More than two decades ago, scientists demonstrated that the self-assembly of nanoparticles – for use in fabricating miniaturized devices, for example – was possible if the nanoparticles could be labeled with a known number of DNA molecules.
Such a labeling technique would allow them to create well-defined nanocomposites simply by mixing DNA-tagged nanoparticles together. For this approach to work, scientists would need to precisely control the number of DNA molecules, or DNA valency, on the nanoparticle surface.
But the challenge to actually do that, in practice, went unmet for 25 years.
This week, the Department of Chemistry’s Yang Lab publishes research on the first sorting technology that distinguishes nanoparticles through the mechanism of Watson-Crick digital recognition, thus enabling a new range of molecule-like building blocks.
The lab accomplished this feat by exploiting DNA’s programming language—its ability to selectively associate with and recognize complementary sequences—through a process called DNA barcoding.

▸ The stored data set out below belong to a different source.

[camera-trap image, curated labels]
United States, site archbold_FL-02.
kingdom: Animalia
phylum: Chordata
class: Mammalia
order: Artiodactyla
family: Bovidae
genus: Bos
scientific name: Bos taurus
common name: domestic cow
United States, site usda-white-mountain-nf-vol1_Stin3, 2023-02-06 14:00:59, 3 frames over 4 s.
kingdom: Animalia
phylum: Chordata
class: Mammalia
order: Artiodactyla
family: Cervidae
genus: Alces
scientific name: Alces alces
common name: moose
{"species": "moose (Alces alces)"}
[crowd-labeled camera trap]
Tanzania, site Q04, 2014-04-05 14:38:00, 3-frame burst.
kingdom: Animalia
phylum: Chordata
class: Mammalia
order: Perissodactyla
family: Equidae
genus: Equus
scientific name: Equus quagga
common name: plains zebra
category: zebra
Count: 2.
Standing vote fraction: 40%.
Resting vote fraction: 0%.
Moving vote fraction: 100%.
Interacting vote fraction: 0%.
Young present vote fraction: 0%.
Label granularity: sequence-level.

DNA barcoding functions much like the codes used by supermarket scanners to identify a product. In this case, researchers tapped into the short genetic sequences in DNA as a means of sorting the nanoparticles to which they are attached.
The technique allows for the assembly of complex static and dynamic structures with predictable valency-defined nanoparticles.
The paper, Sorting Nanoparticles by Valency with DNA Barcoding, was published this week in the Journal of the American Chemical Society (JACS).
Using valency-defined nanoparticles to do novel nanochemistry wasn’t specifically the Yang Lab’s idea. “It’s a concept that’s been floating around in the literature for a long time. But it hasn’t been demonstrated,” said Nyssa Emerson, a postdoctoral associate and first author on the research paper, and the scientist whom Professor of Chemistry Haw Yang credits with the persistence to solve the challenge.